While these figures are just a fraction of the nearly three million population Kansas has maintained throughout those years, they show that estates and probate are a factor in someone’s life in the Sunflower State, whether they are prepared for it or not. 

To help you prepare for the inevitability of having to sift through Kansas’s inheritance laws, this article details common estate and probate statutes in the state. It answers questions such as what a valid will is and who inherits what in case the deceased didn’t leave a will. It also touches on a few statutes covering situations that might not happen but where legal knowledge will prove useful if they do occur. 

What Happens if Someone Dies With a Will in Kansas?

Before diving into what happens if someone passes with a will, let's first establish what makes a will valid.

Under Kansas law, a person must be at least 18 years old and of sound mind in order to make a valid will. A testator is considered to have a sound mind if they know the properties they own and understand to whom these properties will be given. Someone who has been deemed mentally incompetent in a past legal proceeding due to circumstances such as insanity is legally considered not of sound mind. 

All wills, aside from oral wills disposing of personal property, must be in writing and signed by either the will’s testator or a competent person under the directions of the testator. Written wills need to be signed in the presence of two or more competent witnesses. preferably those disinterested in the contents of the will

Written wills that follow the requirements stated above can be made self-proved, meaning that the testimonies of the witnesses to the making of the will would be unneeded during probate.
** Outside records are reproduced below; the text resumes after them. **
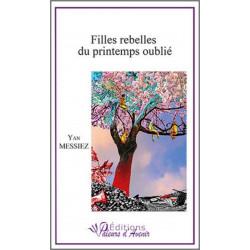 Filles rebelles du printemps oublié de Yan MESSIEZ Ed. Valeurs d'Avenir Librairie Automobile SPE 9791092673128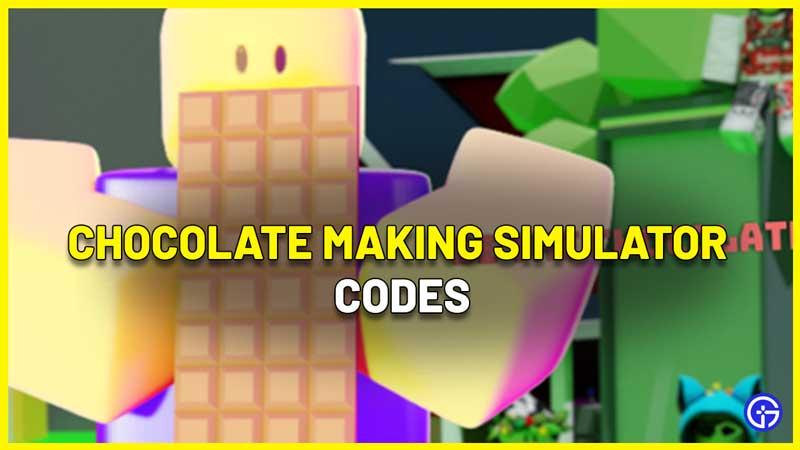Chocolate Making Simulator Codes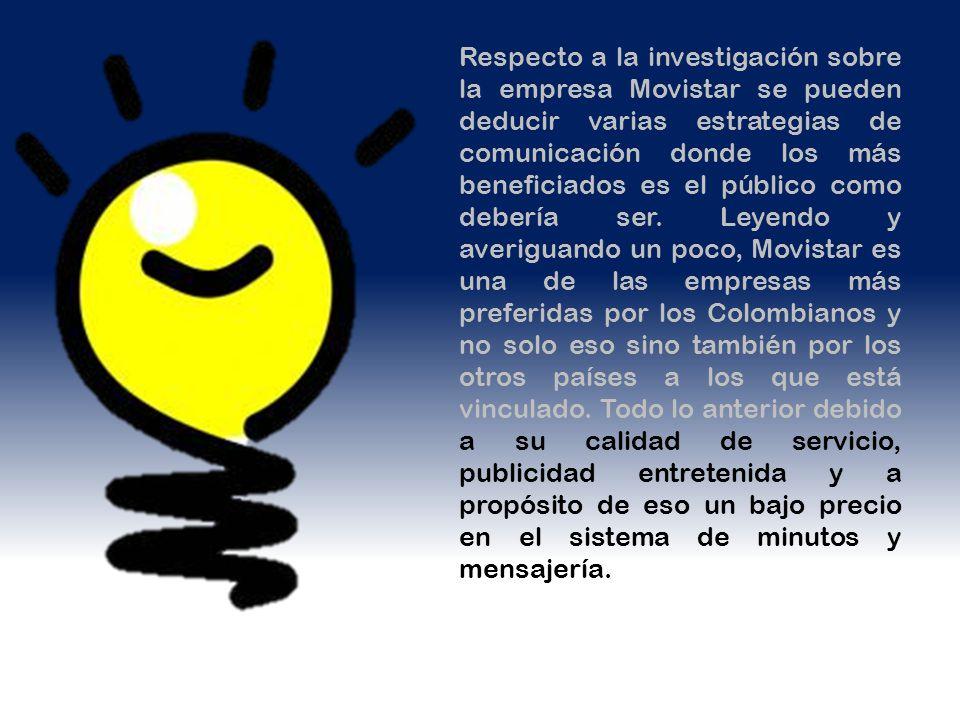 Respecto a la investigación sobre la empresa Movistar se pueden deducir varias estrategias de comunicación donde los más beneficiados es el público co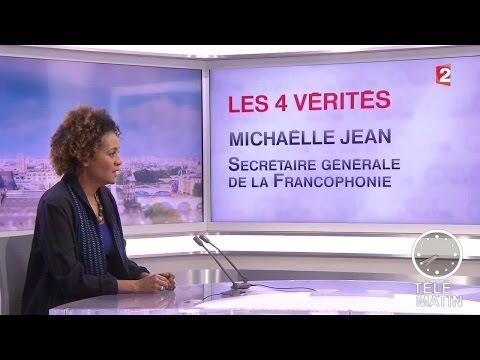 Les 4 vérités - Michaëlle Jean - 2016/01/04
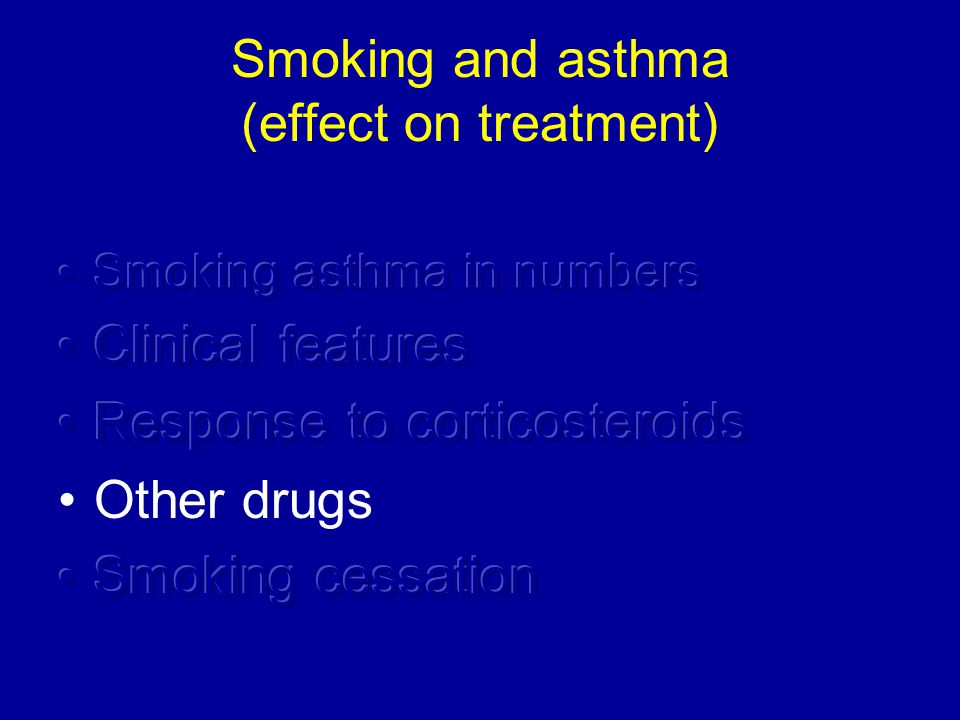 Smoking and asthma (effect on treatment)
Instead, the witnesses and the testator must simply execute an affidavit confirming the will’s authenticity.

Whether self-proved or not, a petition to probate a will must be made within six months of the testator’s passing. This is in order for the document to validly pass along property to the heirs or beneficiaries. Probating a will is the process of verifying its validity as a legal document and a true statement of the deceased’s wishes. 

Certain kinds of property, such as real estate or motor vehicles, can be designated as transfer-on-death assets that automatically pass onto the beneficiary named under their title. Other assets with named beneficiaries, such as life insurance policies, also avoid probate.

Hiring an estate planning attorney may help a testator create a legally valid will and a comprehensive plan to make sure that the distribution of their assets will be carried out according to their wishes.

Petitioning the Court for Probate

Any person interested in the estate of a deceased testator may petition the court for the probate of their will, stating details like the name, residence, and addresses of the heirs or beneficiaries and executor of the estate in their petition.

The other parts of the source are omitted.